Last week, I was out shopping and picked up some supplies for sensory boards, tactile stimulation and calming bottles. As always, the cashier asked for my rewards card and, at that time, I made a comment about how every little bit helps and told her about our foundation. The cashier shared that her nephew had been displaying negative behaviors and trouble transitioning. I was able to share some easy, fast and free techniques that may help calm this young man when his outbursts occurred. She thanked me, and I left without thinking much about the encounter.

On Tuesday of this week, I returned to the same store with an IFNC co-founder, Rosy, to pick up more items for sensory processing.
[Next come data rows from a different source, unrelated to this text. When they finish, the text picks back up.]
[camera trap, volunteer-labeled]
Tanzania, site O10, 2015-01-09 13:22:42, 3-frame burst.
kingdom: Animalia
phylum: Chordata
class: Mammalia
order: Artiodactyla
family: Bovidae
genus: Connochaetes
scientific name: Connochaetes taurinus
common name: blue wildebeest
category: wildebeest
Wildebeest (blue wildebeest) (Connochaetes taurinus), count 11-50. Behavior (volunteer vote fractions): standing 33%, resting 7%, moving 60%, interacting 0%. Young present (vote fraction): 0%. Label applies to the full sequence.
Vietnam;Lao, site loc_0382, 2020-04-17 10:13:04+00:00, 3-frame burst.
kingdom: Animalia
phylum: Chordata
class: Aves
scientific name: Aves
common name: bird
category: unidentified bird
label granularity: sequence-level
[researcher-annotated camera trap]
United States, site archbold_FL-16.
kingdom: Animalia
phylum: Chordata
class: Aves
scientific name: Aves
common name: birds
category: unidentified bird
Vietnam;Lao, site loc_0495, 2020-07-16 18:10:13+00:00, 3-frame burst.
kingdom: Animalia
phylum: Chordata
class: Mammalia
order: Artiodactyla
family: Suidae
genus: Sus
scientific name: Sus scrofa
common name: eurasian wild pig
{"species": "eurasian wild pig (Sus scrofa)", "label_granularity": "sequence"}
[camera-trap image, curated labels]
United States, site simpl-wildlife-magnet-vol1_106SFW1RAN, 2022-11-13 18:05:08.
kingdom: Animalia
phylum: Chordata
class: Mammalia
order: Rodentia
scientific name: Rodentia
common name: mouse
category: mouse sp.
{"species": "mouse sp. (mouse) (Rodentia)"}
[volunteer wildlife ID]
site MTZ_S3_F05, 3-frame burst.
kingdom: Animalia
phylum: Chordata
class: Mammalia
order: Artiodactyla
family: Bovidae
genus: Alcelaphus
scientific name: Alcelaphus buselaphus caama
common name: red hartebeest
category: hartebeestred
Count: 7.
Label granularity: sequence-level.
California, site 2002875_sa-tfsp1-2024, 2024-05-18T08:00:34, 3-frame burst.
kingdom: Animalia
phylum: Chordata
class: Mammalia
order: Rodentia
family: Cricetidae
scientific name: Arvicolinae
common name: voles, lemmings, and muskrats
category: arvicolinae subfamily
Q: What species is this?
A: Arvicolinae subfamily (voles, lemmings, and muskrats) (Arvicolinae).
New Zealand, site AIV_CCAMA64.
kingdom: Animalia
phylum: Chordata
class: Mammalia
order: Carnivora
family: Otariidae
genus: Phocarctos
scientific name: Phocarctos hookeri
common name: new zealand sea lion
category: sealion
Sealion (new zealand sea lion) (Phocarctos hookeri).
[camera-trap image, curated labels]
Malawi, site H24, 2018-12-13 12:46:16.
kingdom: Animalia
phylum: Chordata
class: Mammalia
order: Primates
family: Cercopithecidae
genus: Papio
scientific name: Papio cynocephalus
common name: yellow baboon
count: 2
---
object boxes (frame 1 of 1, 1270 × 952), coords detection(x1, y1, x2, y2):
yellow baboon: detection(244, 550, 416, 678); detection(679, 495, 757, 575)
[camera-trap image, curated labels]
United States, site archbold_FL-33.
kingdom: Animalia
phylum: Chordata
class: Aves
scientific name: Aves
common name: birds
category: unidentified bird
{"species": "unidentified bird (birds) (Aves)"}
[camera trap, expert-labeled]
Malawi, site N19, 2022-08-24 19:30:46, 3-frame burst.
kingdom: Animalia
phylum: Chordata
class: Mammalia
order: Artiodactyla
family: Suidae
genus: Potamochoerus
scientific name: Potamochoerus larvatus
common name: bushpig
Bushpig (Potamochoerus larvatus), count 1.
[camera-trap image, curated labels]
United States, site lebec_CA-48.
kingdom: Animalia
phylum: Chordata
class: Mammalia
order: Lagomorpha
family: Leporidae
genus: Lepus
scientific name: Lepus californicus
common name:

Once again, I found myself in the line of the same cashier from last week. Not wanting to mention her personal information, I just smiled, put my items on the counter and resumed my conversation with about Autism and public education. Very politely, the cashier spoke up and said “Hey, you guys should look up Illumination NC. They are awesome!” Holding back tears, she told us that a lady had come in several days ago and shared how to help manage her nephew’s behavior. Rosy and I looked at one another, and I said “Wait, that was me. That’s us!” The young lady became even more emotional and said that her family had struggled for years to help her nephew calm down during outbursts. She said that, for the first time ever, he stopped. When she used a calming technique that I advised her to use, he stopped.

There are no words for the burst of light that shone upon me at that moment. The pure joy of knowing that a small exchange and simple advice had created a way for her to connect with her nephew was a clarifying moment. It was also an incredible feeling that Illumination Foundation of North Carolina had been referred to with such enthusiasm. I thought to myself and, maybe out loud, “this is it, this is why we HAVE to push.” There are so many unserved and underserved people in need, and they deserve hope. We, at IFNC consider it an absolute privilege to serve our peers and our communities. We are humbled by the public testimony and truly honored to be a part of a brighter future.